Javier recogió las fichas. Tumbó las que tú, con dificultades, mantenías de pie sobre el colchón.

– Te dije…

– Lo que yo recuerdo es una casa teñida de carbón, una casa donde la madre servía matzoh-balls y contaba chistes crueles en voz baja al hermano y el padre no daba pie con bola y si quieres recuerda eso y no tu ridícula casa junto al mar…

Saltaste de la cama.

– Qué te importa. Tú no estuviste allí.

– Tampoco estuve en Grecia.

– Pero yo sí.

Te paseaste por la recámara, dragona. Tú llegaste una noche por mar a Falaraki en un caique que te llevó desde el embarcadero de Rodas y al llegar sólo se veía el lomo negro de las montañas y el capitán les ofreció un vaso de anís con agua y el caique pateaba fuerte sobre el mar. Y desde entonces supiste que Grecia ha vivido siempre en el mar porque el mar es la promesa, el espejismo que no se desvanece, la otra tierra expuesta el día entero a los ojos de quienes quisieran abandonar ésta, plana y seca, donde sólo crece el olivo y todo lo demás -jacinto, adelfa, lirio, hibisco- es un perfume, una intoxicación, una alquimia inventada para responder a la belleza del mar y retener, inútilmente, a los hombres en las islas. Le pediste a Javier que lo escribiera.

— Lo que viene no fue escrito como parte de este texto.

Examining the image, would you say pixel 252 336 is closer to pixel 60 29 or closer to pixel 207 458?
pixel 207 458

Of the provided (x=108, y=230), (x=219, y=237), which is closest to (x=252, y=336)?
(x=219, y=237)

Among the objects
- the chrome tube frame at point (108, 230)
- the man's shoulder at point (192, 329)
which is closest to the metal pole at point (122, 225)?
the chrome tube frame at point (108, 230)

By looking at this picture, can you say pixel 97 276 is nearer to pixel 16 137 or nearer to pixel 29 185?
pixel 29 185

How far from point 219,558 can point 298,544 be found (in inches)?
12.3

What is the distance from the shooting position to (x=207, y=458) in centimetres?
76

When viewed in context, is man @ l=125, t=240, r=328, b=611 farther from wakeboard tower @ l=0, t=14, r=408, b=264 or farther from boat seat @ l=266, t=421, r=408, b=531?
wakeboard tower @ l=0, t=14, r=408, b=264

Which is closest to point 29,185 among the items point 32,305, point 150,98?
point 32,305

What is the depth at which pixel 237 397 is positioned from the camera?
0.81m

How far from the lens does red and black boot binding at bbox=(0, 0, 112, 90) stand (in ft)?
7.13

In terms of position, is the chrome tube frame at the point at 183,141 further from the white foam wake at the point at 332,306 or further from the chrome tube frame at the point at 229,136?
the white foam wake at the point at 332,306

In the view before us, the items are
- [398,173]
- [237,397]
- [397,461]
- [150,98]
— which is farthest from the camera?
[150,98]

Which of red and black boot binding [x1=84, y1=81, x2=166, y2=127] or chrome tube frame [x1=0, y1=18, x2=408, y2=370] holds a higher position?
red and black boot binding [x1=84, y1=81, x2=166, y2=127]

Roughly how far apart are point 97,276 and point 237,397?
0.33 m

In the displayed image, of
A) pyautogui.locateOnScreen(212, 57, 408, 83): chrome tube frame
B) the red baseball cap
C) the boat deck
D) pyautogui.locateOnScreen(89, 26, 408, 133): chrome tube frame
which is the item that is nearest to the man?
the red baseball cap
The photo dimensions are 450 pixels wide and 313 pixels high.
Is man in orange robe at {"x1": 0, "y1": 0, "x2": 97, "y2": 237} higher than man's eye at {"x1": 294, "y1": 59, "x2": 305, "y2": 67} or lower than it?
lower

– Shit. Tengo hambre. Voy a pedir algo de beber.

Te pusiste la bata y saliste al pasillo.

– Él no estuvo ahí -murmuró Javier mientras tú gritabas desde el corredor, “¡mozo!”, “¡señorita!”, “¡niña!”, “¡hey!”, “¿quién atiende aquí?”, “what sort of dump is this?” y Javier bostezó:

– Cholula Hilton.

– A ver qué tienen de beber. Tequila o lo que sea. ¿No tienen el licor de la Damiana?